One way to improve employee morale and company culture is to teach soft skills and “develop recognition programs that promote leaders,” Hungerford says. “I remember how many chefs I worked with that never cared about the ‘feelings’ part of it all, you just do your job. But now we’ve got to care about ‘the feelings.’ We need to show people that they are valued.”

From a design standpoint, this translates to creating a more comfortable work environment for chefs, cooks and others moving and out of a kitchen. It’s about hot, loud, chaotic kitchens and foodservice spaces not being the norm. Ergonomics also play a major role in improving workspaces.

Collaboration and Being Heard

One of Hungerford’s main goals is to bridge the gap between college/university administration and the foodservice teams. “We don’t just work with designers and architects, but with everyone on a team,” she says. That includes everyone in and supporting a kitchen, from prep cooks to dishwashers.

Dining directors often have to “report up to an entity that might not understand foodservice and think it’s all about just switching on the lights and making some food,” Hungerford says. It’s her job to “shine a light on everything that goes into the operation.”

A key step in this process includes staying connected with chefs, managers and all the workers in an operation. For an example as to how this works, Hunterford recalls a major renovation project at UC Riverside that she worked on with Webb when she was on the operations side. “At one point we had 20 working groups that we put together to plan for the design of the space and ensure everyone’s ideas were incorporated, and that we were designing through an operational lens to ensure an effective and efficient operation to both take care of our guest and take care of our team by setting them up for success,” she says.

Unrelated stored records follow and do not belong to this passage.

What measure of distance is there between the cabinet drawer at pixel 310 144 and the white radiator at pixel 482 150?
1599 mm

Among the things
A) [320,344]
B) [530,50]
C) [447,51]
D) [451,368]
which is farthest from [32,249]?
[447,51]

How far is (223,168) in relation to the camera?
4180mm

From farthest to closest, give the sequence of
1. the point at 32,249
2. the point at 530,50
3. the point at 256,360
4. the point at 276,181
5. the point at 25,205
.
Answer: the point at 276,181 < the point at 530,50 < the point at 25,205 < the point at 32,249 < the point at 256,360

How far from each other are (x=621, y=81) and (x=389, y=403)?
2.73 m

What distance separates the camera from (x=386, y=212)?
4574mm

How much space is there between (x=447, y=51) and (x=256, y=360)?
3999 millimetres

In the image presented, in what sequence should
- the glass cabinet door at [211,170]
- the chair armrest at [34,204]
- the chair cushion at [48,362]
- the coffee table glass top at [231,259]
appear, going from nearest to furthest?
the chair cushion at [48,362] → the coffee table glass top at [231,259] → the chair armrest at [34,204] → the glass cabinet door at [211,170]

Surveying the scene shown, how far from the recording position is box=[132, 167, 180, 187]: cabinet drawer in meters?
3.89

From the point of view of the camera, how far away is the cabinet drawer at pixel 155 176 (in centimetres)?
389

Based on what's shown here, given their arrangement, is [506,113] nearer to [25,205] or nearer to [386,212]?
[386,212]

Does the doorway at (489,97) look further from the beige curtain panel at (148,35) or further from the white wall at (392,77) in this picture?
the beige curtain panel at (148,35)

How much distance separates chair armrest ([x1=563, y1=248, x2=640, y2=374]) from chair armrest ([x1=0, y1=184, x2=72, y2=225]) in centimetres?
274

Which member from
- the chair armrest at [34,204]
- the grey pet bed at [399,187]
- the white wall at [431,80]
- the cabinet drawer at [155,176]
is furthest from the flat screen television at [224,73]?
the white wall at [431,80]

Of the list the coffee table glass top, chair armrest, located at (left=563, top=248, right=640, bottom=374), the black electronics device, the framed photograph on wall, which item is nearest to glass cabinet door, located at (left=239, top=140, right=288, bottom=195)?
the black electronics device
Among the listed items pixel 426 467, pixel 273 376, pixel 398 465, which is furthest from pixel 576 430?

Recognizing Tomorrow’s Generation

A huge part of the planning process — at least in higher education — is considering the needs of both Gen Z and Gen Alpha, the up-and-coming generation. “We need to understand our audience; how they’re evolving to become more sophisticated in their food preferences,” Hungerford says. “We’re raising a future generation who has an experience with food that is so different than past generations. College students of today and tomorrow are so much more engaged in food and have a much stronger global interest than ever before.”

This makes menu planning fun, Hungerford notes, but it also has to be realistic and easily executed — often with less labor and to not overwork staff. In operational terms, that might mean not necessarily introducing more menu choices but keeping things rotating with “monotony breakers” and streamlining to “decrease quantity to instead focus on quality.”

This approach also affects design, Hungerford says. “We need to be designing for future flexibility in an operation because we’re going to be pivoting so much more in this industry going forward and we need to remain nimble and constantly be reinventing.”

For example, when designing a servery, rather than “overly brand” a station, Hungerford says there might be stations developed to easily produce or flip between Southeast Asian, Mongolian and Indian menus interchangeably with flattop grills, planchas and some wok cooking — all with plug-and-play capability.

Social is the New Sustainable

Energy management, water conservation, food waste reduction — these critical environmental initiatives will become only more so in the future, Hungerford says. But sustainable initiatives in the future will also need to consider social issues, like diversity and inclusion, animal welfare and hunger. “Those reengaging with sustainability know local and ethically sourced ingredients, animal welfare, not overfishing, plant-based, reducing waste, supporting diversity and small businesses — are all important to today’s generation,” she says.

At the same time “we need to keep food affordable,” Hungerford acknowledges. “We want to do the right thing for the world, but there are costs associated with that and we still need to make food affordable for students. There are surprisingly many students who are food insecure. If we outprice our food or meal plans, then we are exacerbating that.”

It’s a challenge, for certain, but Hungerford makes sense of it all by creating a cost-impact matric. Low-cost/high-impact measures, like creating a food waste buffet (capturing post-consumer waste and showing that to students), taste it before you waste it events or simply updating training manuals and introducing job cards in the kitchen to help people stay on track can meet sustainability goals without a lot of investment, she says. Even sourcing can fit in on that matrix; if the price for a particular food item is too high — which would make it expensive for the students — perhaps it’s a seasonal choice instead.

Everything’s a balancing act, but operations, management advisory services and design teams will need to work together to navigate new roads in the foodservice industry. “I am thankful to be able to relate to the clients I work with and understand the challenges they have faced over the past few years, and still face today,” Hungerford says. “That connection helps build trust so we can really become partners in finding the way forward.”